TASK ITEM: From the line below that contains "email WWW phone..." to the line that contains "x.a =y-b alış+kâr=satış", repeat every line exactly, both ends included, and nothing else.

DATA RECORDS:
■ ■ ■
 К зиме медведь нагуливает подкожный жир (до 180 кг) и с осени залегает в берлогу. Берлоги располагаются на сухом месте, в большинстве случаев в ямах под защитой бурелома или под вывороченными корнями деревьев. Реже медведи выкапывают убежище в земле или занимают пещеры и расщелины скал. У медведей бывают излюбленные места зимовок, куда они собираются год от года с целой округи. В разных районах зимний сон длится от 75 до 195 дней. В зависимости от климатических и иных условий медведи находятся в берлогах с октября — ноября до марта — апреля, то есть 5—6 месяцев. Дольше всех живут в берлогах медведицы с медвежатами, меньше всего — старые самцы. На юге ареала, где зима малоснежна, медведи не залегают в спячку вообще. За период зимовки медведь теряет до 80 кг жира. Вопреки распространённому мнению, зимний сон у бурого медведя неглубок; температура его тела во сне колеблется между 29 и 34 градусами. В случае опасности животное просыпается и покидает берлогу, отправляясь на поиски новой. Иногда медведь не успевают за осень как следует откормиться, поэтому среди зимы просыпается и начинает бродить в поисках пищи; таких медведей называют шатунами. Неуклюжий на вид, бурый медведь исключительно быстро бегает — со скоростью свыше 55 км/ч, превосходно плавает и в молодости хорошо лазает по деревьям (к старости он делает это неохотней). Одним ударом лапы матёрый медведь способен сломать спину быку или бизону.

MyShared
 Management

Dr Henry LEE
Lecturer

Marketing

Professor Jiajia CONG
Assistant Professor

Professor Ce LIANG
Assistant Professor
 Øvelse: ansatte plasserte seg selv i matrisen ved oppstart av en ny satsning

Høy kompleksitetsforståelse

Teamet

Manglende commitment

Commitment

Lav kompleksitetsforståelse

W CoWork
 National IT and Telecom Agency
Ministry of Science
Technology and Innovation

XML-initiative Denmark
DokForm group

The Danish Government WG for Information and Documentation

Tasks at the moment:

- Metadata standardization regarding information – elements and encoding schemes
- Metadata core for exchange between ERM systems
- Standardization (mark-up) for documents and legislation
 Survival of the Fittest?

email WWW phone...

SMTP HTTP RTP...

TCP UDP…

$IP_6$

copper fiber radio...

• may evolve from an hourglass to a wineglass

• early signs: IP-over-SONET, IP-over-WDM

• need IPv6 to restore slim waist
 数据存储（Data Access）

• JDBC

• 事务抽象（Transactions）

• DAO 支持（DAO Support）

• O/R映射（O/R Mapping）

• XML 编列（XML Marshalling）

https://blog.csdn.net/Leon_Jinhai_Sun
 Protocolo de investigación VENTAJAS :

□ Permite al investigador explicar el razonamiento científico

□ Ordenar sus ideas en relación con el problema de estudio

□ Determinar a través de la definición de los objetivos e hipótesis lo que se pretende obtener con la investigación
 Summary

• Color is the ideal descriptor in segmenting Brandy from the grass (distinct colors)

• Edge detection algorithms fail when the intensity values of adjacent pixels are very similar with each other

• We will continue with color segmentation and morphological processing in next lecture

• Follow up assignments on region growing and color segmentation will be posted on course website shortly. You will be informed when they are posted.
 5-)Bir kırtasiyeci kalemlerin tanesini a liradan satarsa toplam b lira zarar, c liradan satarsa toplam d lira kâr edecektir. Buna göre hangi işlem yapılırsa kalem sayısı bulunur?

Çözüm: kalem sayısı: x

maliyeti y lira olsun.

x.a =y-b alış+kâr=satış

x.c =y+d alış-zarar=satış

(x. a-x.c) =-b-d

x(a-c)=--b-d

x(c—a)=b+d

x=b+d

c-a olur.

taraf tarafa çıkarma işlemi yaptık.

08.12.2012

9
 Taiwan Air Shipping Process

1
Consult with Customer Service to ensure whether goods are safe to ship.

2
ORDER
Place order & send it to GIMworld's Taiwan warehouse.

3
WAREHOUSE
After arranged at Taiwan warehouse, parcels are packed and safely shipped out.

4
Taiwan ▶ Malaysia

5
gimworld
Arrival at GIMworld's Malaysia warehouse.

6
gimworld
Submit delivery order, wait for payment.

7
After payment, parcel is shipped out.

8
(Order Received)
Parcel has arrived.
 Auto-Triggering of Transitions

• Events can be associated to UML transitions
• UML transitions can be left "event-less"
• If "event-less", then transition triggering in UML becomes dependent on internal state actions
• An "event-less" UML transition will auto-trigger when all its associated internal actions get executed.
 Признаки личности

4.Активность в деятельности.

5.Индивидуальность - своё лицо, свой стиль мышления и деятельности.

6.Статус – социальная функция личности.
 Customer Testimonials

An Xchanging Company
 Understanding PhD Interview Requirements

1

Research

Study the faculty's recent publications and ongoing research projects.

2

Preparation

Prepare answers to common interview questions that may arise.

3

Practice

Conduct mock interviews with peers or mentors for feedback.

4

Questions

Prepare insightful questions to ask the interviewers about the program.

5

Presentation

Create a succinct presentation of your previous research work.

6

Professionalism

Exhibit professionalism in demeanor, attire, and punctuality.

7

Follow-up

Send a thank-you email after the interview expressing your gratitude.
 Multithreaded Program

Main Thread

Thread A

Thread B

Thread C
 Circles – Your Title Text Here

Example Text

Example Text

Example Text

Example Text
■ ■ ■
YOUR SOLUTION:
email WWW phone...

SMTP HTTP RTP...

TCP UDP…

$IP_6$

copper fiber radio...

• may evolve from an hourglass to a wineglass

• early signs: IP-over-SONET, IP-over-WDM

• need IPv6 to restore slim waist
 数据存储（Data Access）

• JDBC

• 事务抽象（Transactions）

• DAO 支持（DAO Support）

• O/R映射（O/R Mapping）

• XML 编列（XML Marshalling）

https://blog.csdn.net/Leon_Jinhai_Sun
 Protocolo de investigación VENTAJAS :

□ Permite al investigador explicar el razonamiento científico

□ Ordenar sus ideas en relación con el problema de estudio

□ Determinar a través de la definición de los objetivos e hipótesis lo que se pretende obtener con la investigación
 Summary

• Color is the ideal descriptor in segmenting Brandy from the grass (distinct colors)

• Edge detection algorithms fail when the intensity values of adjacent pixels are very similar with each other

• We will continue with color segmentation and morphological processing in next lecture

• Follow up assignments on region growing and color segmentation will be posted on course website shortly. You will be informed when they are posted.
 5-)Bir kırtasiyeci kalemlerin tanesini a liradan satarsa toplam b lira zarar, c liradan satarsa toplam d lira kâr edecektir. Buna göre hangi işlem yapılırsa kalem sayısı bulunur?

Çözüm: kalem sayısı: x

maliyeti y lira olsun.

x.a =y-b alış+kâr=satış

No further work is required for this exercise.